SPECAM-91 -- Add at-code support to ADL2 grammar #36

MattijsK · 2024-11-20T10:15:46Z

Allow at-codes in adl2 instead of id-codes. This is done by changing the ID_CODE identifier to a node_identifier which consist of ID_CODE and AT_CODE.

For local testing of the grammar we used the following archetypes:

The CKM body_weight archetype with id-codes:
openEHR-EHR-OBSERVATION.body_weight.v2.1.6.adls.txt
Our manually changed version of the CKM body_weight archetype with at-codes:
openEHR-EHR-OBSERVATION.body_weight.v2.1.6-at-coded.adls.txt

joostholslag · 2025-02-16T09:30:23Z

How does this relate to openEHR/archie#659 ? @MattijsK

borutjures · 2025-02-16T09:37:24Z

@joostholslag Maybe I can answer since it is Sunday. I'm using this repository as the "official" openEHR grammars in my tools.

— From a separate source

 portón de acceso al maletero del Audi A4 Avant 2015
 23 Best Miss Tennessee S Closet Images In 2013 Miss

I believe the openEHR/archie#659 is for syncing these grammars into the Archie repository.

joostholslag · 2025-02-17T10:59:18Z

So why are they different repo's?

borutjures · 2025-02-17T12:10:25Z

Not everyone is using Archie, but everyone is using the grammars.

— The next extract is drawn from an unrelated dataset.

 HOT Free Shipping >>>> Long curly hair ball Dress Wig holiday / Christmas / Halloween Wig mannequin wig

I suspect that the grammars in this repository weren’t always 100% of what was required by Archie so they made a copy of them. I remember that we discussed some of the required changes 3 years ago and Archie’s team and I were able to iterate faster by having our own copies of the grammars. From the last review we are now both using the exact copy of the grammars in this repository.

joostholslag · 2025-02-18T07:16:09Z

Ok check. As long as it's clear there's a proper source of truth. It might be interesting to do git submodule in Archie to include the ITS repo. And potentially include a branch of that in case you want to go ahead of the state of the ITS repo.

joostholslag · 2025-02-18T16:55:13Z

From the last review

Thanks for the info. @MattijsK seemed unaware. Could you kindle point to the commit/pr that changes the source for Archie?

MattijsK · 2025-02-20T09:23:43Z

From our point of view:

The grammar in this repo should be the grammar exactly as it is specified in the specification. Any change to this grammar should be thought about carefully and also be reflected in the specification.
The grammar in Archie is an implementation grammar that should have (necessary) freedom to do (small) fixes and changes so that implementers can work with it.

If we want to make this grammar up-to-date with the grammar in Archie, we should carefully look into every difference and decide if we want to add it to this grammar.

The grammar in this repository should be the leading grammar, but making Archie point directly to this grammar will be very complicated, or even almost impossible to work with.

borutjures · 2025-03-31T13:36:35Z

I was asked to review this PR (as a non-SEC member): I'm using the same grammar as proposed in this PR and it works in my tools. This means the grammar works in at least 2 separate implementations.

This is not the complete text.